Postscriptum : Je ne peux finir cet essai sans rappeler les noms de Bogdan Ghiu et de Gáspar Miklós Támas. Sans qu’ils le sachent, je me suis senti très proche d’eux, car quelques unes des idées exprimées dans cet article leur sont redevables. Il s’agit plus précisément dans le numéro 12/2009 de la revue Apostrof (Cluj) d’un texte de Bogdan Ghiu qui portait le titre Wall Fall Street et invoquait à son tour une possibilité non consumée en 1989 nommée démocratie sans capitalisme, pour en voir sa réalisation partielle dans le modèle postcommuniste de Berlin-Est. À G. M. Támás je suis redevable de ce qu’il déclarait dans une interview publiée le 8 décembre 2009 dans la revue 22 (Bucarest), où il déplorait le fait que, pour les intellectuels roumains, la Révolution de décembre 1989 n’est pas devenue un mythe fondateur, capable d’inspirer, en raison de son arrière-plan populaire, des actions politiques plus radicales, comme probablement elle l’aurait pu faire.

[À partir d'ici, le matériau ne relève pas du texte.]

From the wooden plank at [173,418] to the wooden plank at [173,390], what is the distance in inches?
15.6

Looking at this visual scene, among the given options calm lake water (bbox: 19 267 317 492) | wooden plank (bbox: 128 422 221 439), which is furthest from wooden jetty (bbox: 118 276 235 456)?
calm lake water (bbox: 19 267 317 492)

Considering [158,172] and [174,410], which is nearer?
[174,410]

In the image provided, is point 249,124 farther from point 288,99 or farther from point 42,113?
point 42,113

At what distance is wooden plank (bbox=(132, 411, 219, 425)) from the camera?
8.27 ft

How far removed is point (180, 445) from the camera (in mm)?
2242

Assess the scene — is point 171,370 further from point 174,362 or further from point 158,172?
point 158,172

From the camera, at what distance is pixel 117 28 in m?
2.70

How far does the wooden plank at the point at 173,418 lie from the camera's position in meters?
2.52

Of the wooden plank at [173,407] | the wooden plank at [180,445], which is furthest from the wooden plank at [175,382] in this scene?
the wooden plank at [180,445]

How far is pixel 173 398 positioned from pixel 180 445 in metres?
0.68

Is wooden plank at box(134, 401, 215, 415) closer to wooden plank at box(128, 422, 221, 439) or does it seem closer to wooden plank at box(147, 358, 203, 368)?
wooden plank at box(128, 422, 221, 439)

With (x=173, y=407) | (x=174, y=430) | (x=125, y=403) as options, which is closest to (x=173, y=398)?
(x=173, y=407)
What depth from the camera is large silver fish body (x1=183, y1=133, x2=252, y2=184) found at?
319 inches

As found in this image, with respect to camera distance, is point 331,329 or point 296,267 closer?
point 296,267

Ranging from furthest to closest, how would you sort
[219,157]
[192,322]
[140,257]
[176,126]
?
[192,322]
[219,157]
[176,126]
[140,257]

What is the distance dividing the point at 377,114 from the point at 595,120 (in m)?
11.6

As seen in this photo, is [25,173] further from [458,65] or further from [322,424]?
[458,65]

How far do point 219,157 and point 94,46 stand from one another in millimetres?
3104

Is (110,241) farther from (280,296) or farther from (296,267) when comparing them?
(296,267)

* Gabriel Chindea, est maître-assistant de philosophie à l’Université de Cluj. Spécialiste de philosophie antique et de scolastique médiévale. Après une thèse sur Plotin passée à l’Université de Paris I sous la direction de Rémi Brague, il a traduit en roumain plusieurs traités des Énnéades plotiniennes et Les questions disputées de l'âme de Saint Thomas. En tant qu’analyste de la Roumanie et de l’Europe de l’Est postcommuniste, il a collaboré au volume collectif (sous la direction de Bruno Drweski et Claude Karnoouh…) La Grande Braderie à l’Est (Le Temps des Cerises, Aubervilliers-Paris, 2004) avec un essai intitulé, « Ce que le postcommunisme n’est pas » (pp. 289-307), et au volume Genalogies of Postcomunism (Idea, Cluj, 2010) avec un essai intitulé, « Post-socialism and Postmodernity – an impossible equivalence » (139-147).
Ce texte est paru d’abord en roumain dans la livraison du 18 janvier 2010 de la revue Cultura (Bucarest). La présente version française (que nous publions en accord avec Cultura), est l’œuvre de l’auteur, la rédaction y a seulement ajouté quelques notes afin d’offrir les précisions nécessaires à l’intelligence des références historiques implicites pour des lecteurs peu familiers avec les décours de l’histoire roumaine.